**DOCUMENT SEGMENT**
Las Vegas Review-Journal

Gunman sought healing at center

Brother says shooter wasn’t the same after returning from war

- By Michael Balsamo The Associated Press

When Albert Wong returned from an Army deployment in Afghanista­n in 2013, he knew it had affected him. He had trouble adjusting to regular life, couldn’t sleep at night and was hypervigil­ant about his surroundin­gs.

But when he found a treatment program for veterans of the Iraq and Afghanista­n wars who suffer from post-traumatic stress or traumatic brain injuries, he saw it as a way to get help and readjust to civilian life, said Cissy Sherr, who was his legal guardian and raised him for several years as a child. Until he was recently expelled.

On Friday, police said Wong slipped into a going-away party at the program, The Pathway Home, and took three employees hostage. After an hourslong standoff, Wong and the three female workers, one of whom was pregnant, were all found dead.

As a child, Wong had always dreamed of joining the Army, said Sherr, who began caring for him when he was 6 after his father died and his mother developed medical issues.

Sherr and her husband raised Wong for several years.

“He was a pretty happy-go-lucky kid,” Sherr said.

When Wong became a teenager and Sherr and her husband worked full-time, they put him in foster care.

An older adopted brother, Tyrone Lampkin, recalled playing with Wong when they were kids. They also got into fights. Wong’s outbursts at times forced him to live elsewhere for stints, including the time as a teen he pushed another brother down the stairs, breaking his leg, Lampkin told the Santa Rosa Press-democrat in a story published Sunday.

**EXERCISE INSTRUCTIONS**
1. Write out the part of the article about the gunman starting at "Brother says shooter" and ending at "about his surroundin­gs.".
2. Do the following statements agree with the article about the gunman? Answer yes or no for each and quote the words of the article that decide it.
(a) After coming back from his deployment, Wong had trouble sleeping at night.
(b) Sherr began caring for Wong when he was 10.
(c) Wong took four employees hostage.
3. Continue the article about the gunman from the point where it stops.

Data entries
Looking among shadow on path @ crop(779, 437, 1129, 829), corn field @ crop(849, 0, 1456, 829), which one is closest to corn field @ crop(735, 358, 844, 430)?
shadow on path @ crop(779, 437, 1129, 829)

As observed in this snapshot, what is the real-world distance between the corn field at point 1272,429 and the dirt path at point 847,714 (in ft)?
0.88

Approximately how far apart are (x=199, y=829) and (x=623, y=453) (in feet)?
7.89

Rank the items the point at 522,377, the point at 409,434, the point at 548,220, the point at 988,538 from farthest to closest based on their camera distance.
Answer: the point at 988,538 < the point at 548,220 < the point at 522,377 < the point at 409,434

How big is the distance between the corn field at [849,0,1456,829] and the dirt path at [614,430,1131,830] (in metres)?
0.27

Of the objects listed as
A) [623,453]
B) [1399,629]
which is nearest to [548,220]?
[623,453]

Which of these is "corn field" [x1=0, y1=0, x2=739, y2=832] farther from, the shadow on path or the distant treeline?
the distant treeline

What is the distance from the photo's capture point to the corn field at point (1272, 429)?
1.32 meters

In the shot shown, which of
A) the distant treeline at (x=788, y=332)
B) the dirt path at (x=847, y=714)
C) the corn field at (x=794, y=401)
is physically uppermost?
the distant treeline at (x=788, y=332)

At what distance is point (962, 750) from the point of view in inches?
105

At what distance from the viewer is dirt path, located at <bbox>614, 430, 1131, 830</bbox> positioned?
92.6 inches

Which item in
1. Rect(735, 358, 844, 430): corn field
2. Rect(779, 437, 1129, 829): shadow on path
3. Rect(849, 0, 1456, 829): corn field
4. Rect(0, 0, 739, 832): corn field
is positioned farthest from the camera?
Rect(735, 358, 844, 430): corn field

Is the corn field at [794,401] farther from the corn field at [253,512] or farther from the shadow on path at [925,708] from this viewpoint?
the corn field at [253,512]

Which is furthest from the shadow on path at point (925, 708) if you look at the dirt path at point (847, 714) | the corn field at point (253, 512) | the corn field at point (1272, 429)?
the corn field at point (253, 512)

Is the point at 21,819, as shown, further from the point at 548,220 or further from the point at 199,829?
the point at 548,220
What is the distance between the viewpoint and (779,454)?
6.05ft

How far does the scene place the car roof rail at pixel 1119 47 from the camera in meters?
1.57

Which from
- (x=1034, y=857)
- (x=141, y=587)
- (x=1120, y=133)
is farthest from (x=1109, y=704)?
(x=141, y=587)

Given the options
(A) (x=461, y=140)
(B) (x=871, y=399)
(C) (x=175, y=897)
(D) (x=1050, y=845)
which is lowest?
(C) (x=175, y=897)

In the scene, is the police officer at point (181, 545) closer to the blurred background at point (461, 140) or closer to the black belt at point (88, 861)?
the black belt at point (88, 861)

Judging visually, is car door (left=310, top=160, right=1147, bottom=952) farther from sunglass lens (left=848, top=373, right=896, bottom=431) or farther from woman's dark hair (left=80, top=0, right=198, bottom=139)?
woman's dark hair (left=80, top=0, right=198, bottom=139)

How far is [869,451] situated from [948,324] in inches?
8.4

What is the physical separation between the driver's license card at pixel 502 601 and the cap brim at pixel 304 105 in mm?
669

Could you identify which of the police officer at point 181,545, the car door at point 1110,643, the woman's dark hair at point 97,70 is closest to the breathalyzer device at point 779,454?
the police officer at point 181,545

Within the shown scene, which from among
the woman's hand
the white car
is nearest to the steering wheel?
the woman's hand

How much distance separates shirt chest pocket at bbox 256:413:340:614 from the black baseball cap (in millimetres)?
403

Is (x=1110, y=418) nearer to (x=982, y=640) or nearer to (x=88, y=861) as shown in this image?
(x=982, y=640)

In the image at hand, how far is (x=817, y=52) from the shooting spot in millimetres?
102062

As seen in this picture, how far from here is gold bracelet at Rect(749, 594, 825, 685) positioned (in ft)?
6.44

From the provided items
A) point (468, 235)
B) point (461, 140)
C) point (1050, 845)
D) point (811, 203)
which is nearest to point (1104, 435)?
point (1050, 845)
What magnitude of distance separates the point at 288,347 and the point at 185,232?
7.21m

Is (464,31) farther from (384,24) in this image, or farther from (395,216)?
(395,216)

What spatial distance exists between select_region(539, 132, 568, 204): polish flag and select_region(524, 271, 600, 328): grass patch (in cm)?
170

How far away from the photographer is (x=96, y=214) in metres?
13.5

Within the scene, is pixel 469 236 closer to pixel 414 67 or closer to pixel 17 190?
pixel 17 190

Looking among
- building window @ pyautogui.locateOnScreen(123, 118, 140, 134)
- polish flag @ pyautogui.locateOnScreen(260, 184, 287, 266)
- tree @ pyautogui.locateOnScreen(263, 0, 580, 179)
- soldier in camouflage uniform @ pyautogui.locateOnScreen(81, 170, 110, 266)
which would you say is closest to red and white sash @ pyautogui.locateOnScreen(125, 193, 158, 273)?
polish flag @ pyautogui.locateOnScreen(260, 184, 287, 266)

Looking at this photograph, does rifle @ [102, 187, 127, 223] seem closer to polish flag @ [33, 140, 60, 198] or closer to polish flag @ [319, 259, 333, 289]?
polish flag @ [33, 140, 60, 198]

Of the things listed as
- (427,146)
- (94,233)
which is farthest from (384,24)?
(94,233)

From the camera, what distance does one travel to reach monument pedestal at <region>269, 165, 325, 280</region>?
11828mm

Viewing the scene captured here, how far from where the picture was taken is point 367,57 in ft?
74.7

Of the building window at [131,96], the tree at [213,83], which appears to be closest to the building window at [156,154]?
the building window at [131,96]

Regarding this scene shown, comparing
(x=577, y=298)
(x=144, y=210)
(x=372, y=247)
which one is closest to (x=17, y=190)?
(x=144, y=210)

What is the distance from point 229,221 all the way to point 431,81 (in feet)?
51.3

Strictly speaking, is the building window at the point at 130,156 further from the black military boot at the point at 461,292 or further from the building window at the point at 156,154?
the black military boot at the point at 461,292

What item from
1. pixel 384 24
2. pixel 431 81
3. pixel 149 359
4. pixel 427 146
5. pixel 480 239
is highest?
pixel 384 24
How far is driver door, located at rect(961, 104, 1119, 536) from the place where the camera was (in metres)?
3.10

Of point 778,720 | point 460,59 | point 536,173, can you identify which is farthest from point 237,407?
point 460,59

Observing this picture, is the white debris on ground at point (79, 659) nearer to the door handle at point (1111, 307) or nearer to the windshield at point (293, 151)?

**ANSWER SET**
1.
Brother says shooter wasn’t the same after returning from war

- By Michael Balsamo The Associated Press

When Albert Wong returned from an Army deployment in Afghanista­n in 2013, he knew it had affected him. He had trouble adjusting to regular life, couldn’t sleep at night and was hypervigil­ant about his surroundin­gs.

2.
(a) Yes: "couldn’t sleep at night"
(b) No: "who began caring for him when he was 6"
(c) No: "took three employees hostage"

3.
He was a decorated soldier and was awarded the Expert Marksmansh­ip Badge. But that also meant Wong was tasked with dangerous assignment­s, where he saw “really horrible things” that affected his mental well-being, Sherr said.

Sherr said after Wong was honorably discharged from the Army in 2013, he planned to enroll in school and earn a degree in computer programmin­g and business.

But post-traumatic stress affected his ability to adjust to everyday life, Sherr said.

Lampkin said Wong was never the same after getting out of the military.

Wong told Sherr he had found a program at the veterans home in Yountville, California, and had met people who helped him enroll in a treatment program.

He told Sherr: “I think I’m going to get a lot of help from this program,” she said.

Lampkin said Wong confided to another brother that he was angry at the veterans’ program staff after he’d been dismissed.

“Albert was a good person, he really was a good person,” Lampkin said. “I heard he stopped taking his meds and started drinking a lot … He never told me, he never told me.”